• _Complete the following_:
**A.** List every person named in the Kansas City game recap.
**B.** According to the Kansas City game recap, how many turnovers did the defense cause?

• _Text segment_:
========================================================================

After a dominating win in all three phases of the game, Reid had reason to start his post-game press conference cheerfully. The Kansas City defense had started with a fumble scoop-and-score on the game’s very first play. This was a sign of things to come: in all, the defense caused five turnovers. The offense chipped in, scoring five touchdowns of their own. Even special teams did their part: Harrison Butker was perfect on all six extra points and two field goals — one of which was from 54 yards in swirling winds.
But is this offensive output here to stay? Over the last five games, the offense has scored more than 20 points just once — against the same Raiders team four weeks ago.
“They were disappointed after the last game that we weren’t as sharp as we needed to be — and there’s just such a small margin,” said Reid of his offense. “You catch the balls last week and you might have the same type of thing happening here — but we didn’t. The guys did a nice job with all that.”
Reid has repeatedly commented that his players and coaches continue to work on the little things about offensive execution.
“Whether we’re running the ball or throwing the ball or catching the ball, you keep your focus on the job at hand,” he again emphasized. “It doesn’t matter if you’re up or down — you’ve got to keep going. Consistency against zone defenses becomes important. You might not have all the long shots, but you got to be able to put a drive together. And that’s a tough thing to do in this league consistently.”
Quarterback Patrick Mahomes reiterated Reid’s point.
“We definitely focused on it,” he noted. “We focused on not trying to throw it into the wrong spot — me kind of placing it in the right spot — [and] runners tucking it and really covering up in traffic. But I think at the end of the day, it’s just guys going out there making plays on defense — and offensively, just playing hard and rallying to the football.”

========================================================================

• _Given data_:
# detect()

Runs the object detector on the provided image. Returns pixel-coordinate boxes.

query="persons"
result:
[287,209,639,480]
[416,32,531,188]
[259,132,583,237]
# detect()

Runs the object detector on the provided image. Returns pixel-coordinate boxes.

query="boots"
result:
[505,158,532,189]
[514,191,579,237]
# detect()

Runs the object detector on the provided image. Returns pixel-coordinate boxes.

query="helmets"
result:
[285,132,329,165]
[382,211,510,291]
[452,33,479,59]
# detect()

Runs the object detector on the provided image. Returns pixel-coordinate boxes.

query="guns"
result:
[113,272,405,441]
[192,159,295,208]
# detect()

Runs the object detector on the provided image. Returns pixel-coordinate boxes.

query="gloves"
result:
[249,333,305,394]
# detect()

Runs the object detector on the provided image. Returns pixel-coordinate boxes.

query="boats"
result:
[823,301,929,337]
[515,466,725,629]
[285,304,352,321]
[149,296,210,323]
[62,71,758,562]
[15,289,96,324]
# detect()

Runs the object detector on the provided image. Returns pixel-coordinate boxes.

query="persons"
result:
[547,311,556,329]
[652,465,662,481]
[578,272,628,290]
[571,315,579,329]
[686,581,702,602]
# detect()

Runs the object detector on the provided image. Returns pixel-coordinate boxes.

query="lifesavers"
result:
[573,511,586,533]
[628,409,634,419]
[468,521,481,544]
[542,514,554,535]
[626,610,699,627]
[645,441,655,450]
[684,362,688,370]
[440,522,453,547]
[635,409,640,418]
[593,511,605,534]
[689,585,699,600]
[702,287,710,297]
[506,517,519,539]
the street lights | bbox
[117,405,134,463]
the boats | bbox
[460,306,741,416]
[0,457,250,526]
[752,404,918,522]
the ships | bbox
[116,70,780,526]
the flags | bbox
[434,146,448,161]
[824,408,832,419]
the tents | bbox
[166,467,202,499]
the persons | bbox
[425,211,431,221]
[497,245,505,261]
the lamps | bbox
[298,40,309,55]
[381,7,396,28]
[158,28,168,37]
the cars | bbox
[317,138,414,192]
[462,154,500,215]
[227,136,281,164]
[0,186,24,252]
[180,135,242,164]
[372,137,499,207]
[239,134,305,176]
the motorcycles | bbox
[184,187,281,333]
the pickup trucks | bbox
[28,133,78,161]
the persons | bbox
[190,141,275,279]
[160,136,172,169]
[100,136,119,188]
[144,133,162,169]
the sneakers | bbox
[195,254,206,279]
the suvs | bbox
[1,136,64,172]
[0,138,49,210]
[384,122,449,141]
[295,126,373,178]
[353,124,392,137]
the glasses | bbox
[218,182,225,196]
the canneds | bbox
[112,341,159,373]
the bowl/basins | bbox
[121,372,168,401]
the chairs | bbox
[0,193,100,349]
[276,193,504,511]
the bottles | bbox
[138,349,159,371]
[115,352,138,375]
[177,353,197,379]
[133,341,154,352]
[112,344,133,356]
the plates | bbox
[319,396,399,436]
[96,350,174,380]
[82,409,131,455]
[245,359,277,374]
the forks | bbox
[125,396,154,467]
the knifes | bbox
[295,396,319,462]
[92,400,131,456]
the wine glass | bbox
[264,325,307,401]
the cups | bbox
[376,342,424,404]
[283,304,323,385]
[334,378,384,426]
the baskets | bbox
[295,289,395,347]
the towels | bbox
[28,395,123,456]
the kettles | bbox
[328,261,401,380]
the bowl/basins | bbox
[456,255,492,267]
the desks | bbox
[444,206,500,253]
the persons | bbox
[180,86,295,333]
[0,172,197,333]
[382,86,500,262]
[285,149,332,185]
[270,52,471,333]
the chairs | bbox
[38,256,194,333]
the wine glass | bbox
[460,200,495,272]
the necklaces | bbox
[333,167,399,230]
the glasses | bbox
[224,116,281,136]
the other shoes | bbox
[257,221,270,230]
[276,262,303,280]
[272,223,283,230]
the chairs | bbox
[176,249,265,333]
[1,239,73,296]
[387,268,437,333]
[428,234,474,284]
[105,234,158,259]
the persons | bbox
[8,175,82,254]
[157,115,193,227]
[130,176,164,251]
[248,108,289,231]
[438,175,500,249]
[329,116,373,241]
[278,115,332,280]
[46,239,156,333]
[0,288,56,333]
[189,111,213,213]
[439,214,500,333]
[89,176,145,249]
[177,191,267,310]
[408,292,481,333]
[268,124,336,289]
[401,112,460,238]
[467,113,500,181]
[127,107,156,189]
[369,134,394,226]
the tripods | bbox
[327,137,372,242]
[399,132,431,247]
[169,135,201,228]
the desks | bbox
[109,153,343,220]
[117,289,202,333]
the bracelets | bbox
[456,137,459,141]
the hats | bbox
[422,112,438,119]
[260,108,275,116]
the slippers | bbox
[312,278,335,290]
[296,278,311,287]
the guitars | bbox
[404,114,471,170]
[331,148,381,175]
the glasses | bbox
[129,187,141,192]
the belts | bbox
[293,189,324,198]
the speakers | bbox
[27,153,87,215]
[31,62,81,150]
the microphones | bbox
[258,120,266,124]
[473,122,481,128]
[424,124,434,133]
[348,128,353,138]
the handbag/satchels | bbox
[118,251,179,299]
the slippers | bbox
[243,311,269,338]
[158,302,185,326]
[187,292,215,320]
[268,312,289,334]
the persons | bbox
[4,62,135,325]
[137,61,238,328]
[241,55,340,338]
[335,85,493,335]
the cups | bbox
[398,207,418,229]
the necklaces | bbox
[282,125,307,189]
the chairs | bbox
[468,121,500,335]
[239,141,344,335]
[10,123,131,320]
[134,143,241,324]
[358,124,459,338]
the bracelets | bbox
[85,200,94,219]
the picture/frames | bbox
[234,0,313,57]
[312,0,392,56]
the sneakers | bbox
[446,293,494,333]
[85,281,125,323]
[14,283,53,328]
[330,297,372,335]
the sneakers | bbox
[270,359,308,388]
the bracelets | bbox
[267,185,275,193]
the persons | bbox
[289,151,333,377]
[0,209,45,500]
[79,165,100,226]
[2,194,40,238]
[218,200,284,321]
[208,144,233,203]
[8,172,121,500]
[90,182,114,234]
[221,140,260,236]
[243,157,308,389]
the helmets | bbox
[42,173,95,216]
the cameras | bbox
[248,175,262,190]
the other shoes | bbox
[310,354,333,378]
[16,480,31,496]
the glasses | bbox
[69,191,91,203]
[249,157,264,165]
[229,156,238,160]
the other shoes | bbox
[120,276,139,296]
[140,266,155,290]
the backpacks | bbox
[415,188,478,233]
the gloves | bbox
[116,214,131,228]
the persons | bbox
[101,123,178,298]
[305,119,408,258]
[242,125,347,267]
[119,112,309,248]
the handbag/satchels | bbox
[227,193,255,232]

========================================================================

• _Your responses_:
**A.** Reid, Harrison Butker, Patrick Mahomes

**B.** Five